School of Computer Science and Engineering, Nanjing University of Science and Technology, Nanjing 210094, China.
Department of Computational Medicine and Bioinformatics, University of Michigan, Ann Arbor, MI 48109-2218, USA.
Bioinformatics. 2019 Nov 1;35(22):4647-4655. doi: 10.1093/bioinformatics/btz291.
Contact-map of a protein sequence dictates the global topology of structural fold. Accurate prediction of the contact-map is thus essential to protein 3D structure prediction, which is particularly useful for the protein sequences that do not have close homology templates in the Protein Data Bank.
We developed a new method, ResPRE, to predict residue-level protein contacts using inverse covariance matrix (or precision matrix) of multiple sequence alignments (MSAs) through deep residual convolutional neural network training. The approach was tested on a set of 158 non-homologous proteins collected from the CASP experiments and achieved an average accuracy of 50.6% in the top-L long-range contact prediction with L being the sequence length, which is 11.7% higher than the best of other state-of-the-art approaches ranging from coevolution coupling analysis to deep neural network training. Detailed data analyses show that the major advantage of ResPRE lies at the utilization of precision matrix that helps rule out transitional noises of contact-maps compared with the previously used covariance matrix. Meanwhile, the residual network with parallel shortcut layer connections increases the learning ability of deep neural network training. It was also found that appropriate collection of MSAs can further improve the accuracy of final contact-map predictions. The standalone package and online server of ResPRE are made freely available, which should bring important impact on protein structure and function modeling studies in particular for the distant- and non-homology protein targets.
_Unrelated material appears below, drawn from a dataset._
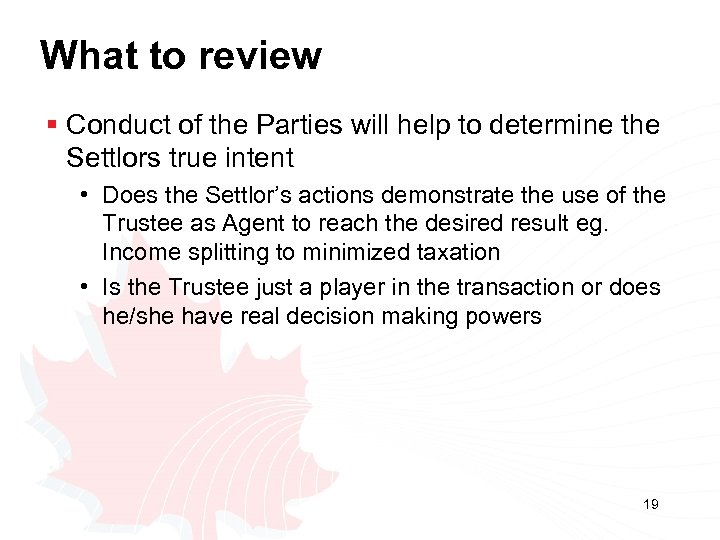 What to review

• Conduct of the Parties will help to determine the Settlors true intent

• Does the Settlor's actions demonstrate the use of the Trustee as Agent to reach the desired result eg. Income splitting to minimized taxation
• Is the Trustee just a player in the transaction or does he/she have real decision making powers

19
https://zhanglab.ccmb.med.umich.edu/ResPRE and https://github.com/leeyang/ResPRE.
Supplementary data are available at Bioinformatics online.
蛋白质序列的接触图决定了结构折叠的全局拓扑。因此,准确预测接触图对于蛋白质 3D 结构预测至关重要,对于在蛋白质数据库中没有密切同源模板的蛋白质序列尤其有用。
我们开发了一种新方法 ResPRE,通过深度残差卷积神经网络训练,使用多重序列比对(MSA)的逆协方差矩阵(或精度矩阵)来预测残基水平的蛋白质接触。该方法在来自 CASP 实验的 158 个非同源蛋白质集合上进行了测试,在最长 L 距离的接触预测中平均准确率为 50.6%,L 为序列长度,比从共进化耦合分析到深度神经网络训练的其他最先进方法中的最佳方法高 11.7%。详细数据分析表明,ResPRE 的主要优势在于利用精度矩阵有助于排除接触图的过渡噪声,而不是之前使用的协方差矩阵。同时,具有并行快捷层连接的残差网络增加了深度神经网络训练的学习能力。还发现,适当收集 MSA 可以进一步提高最终接触图预测的准确性。ResPRE 的独立软件包和在线服务器是免费提供的,这将对蛋白质结构和功能建模研究特别是对远距离和非同源蛋白质靶标产生重要影响。
https://zhanglab.ccmb.med.umich.edu/ResPRE 和 https://github.com/leeyang/ResPRE。
补充数据可在 Bioinformatics 在线获取。